Messed up permissions. Fired.

· streambinder

Assume you’re a systems administrator. And you made a mistake. A terrible mistake. The kind of mistake that make you think you’re a horrible and incompetent sysadmin. Ok, it’s me.

I was at the head of the systems from a year and was working on a bash migration script for a web-server. I just needed something to move websites and SQL instances from a server to another. Oh, useless details: I was testing that script on the same machine which I would have moved everything from. The production machine.

You know, a faulty instruction in a for or while cycle and the magic begins. As probably everyone knows, mailbox folders - as everything else in a filesystem - tend to require their own specific permissions and owners in order to work properly, and that was expected by my script: it entered every mailbox folder, in every mail domain, and fixed its permissions. Assume we are on /var/vmail/; it contains a boxes.txt file, which describes many details about mail domain, its mailboxes and many other things. Now, consider this simple snippet:

cat boxes.txt | while read mailbox; do
    mailbox_user=$(echo ${mailbox} | first_manipulation)
    mailbox_folder=$(echo ${mailbox} | latter_manipulation)
    cd ${mailbox_folder}
    chown -R ${mailbox_user} .
    cd ..

Ok, nothing evidently bad, if first_manipulation and latter_manipulation do their job. They currently didn’t.

Actually, I wrote a latter_manipulation that brought my mailbox_folder to be non-valued, or - even worse - valued with .. I wasn’t expected to handle a non-valued variable, though. The result? Assume that contained three mailboxes: streambinder, d33pcode, bamless and randomguy. My while cycle would do three iterations:

# instructions
1 cd .
chown -R streambinder
cd ..
2 cd .
chown -R d33pcode
cd ..
3 cd .
chown -R bamless
cd ..
4 cd .
chown -R randomguy
cd ..

So, starting from /var/vmail/, translated:

# instructions
1 chown -R streambinder /var/vmail/
2 chown -R d33pcode /var/vmail/
3 chown -R bamless /var/
4 chown -R randomguy /

Effective result? randomguy is the new systems administrator of that machine. He ownes everything on the machine. What about me? I’m fired.

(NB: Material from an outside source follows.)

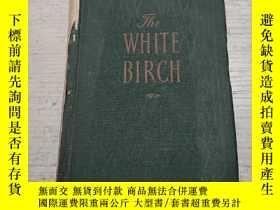 二手書博民逛書店The罕見WHITE BIRCH:白樺(外文)Y212829 出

Fortunately, it hasn’t gone that way. But as you may understand, that was a very critical situation, in which every machine service died, as no more able to read/write any of its files, sshd, too.

While both shouting against myself and searching on Google for something that could save me from getting fired, found something really useful using rpm, RedHat’s package manager. In fact, 90% of the filesystem could be repaired by resetting perms and ugids referring to packages default specifications:

for package in $(rpm -qa); do
    rpm --setperms ${package}
    rpm --setugids ${package}

Obviously it probably won’t fix anything, but most of it.

NB: this applies only on RPM-based linux distributions.

Finally, a really, really important hint about one of most useful utilies I found: use scheduled getfacl, it will save you from situations like the one above. Its man docet: «for each file, getfacl displays the file name, owner, the group, and the Access Control List (ACL)». It’s actually really useful to backup file/path permissions status, and - in case you burst again the filesystem - to restore them using setfacl (from the same package). Schedule a daily backup of filesystem permissions status, leaning to the crontab utility: crontab -e. The crontab instruction 0 0 * * * getfacl -R / > /root/backup.acl will execute the backup daily at 00:00.

This way you’ll have a daily backup of filesystem permissions and if you have to restore the situation due to a catastrophic mistake as the one I made, just run setfacl --restore=/root/backup.acl and you’re good to go and forgot about how stupid you are.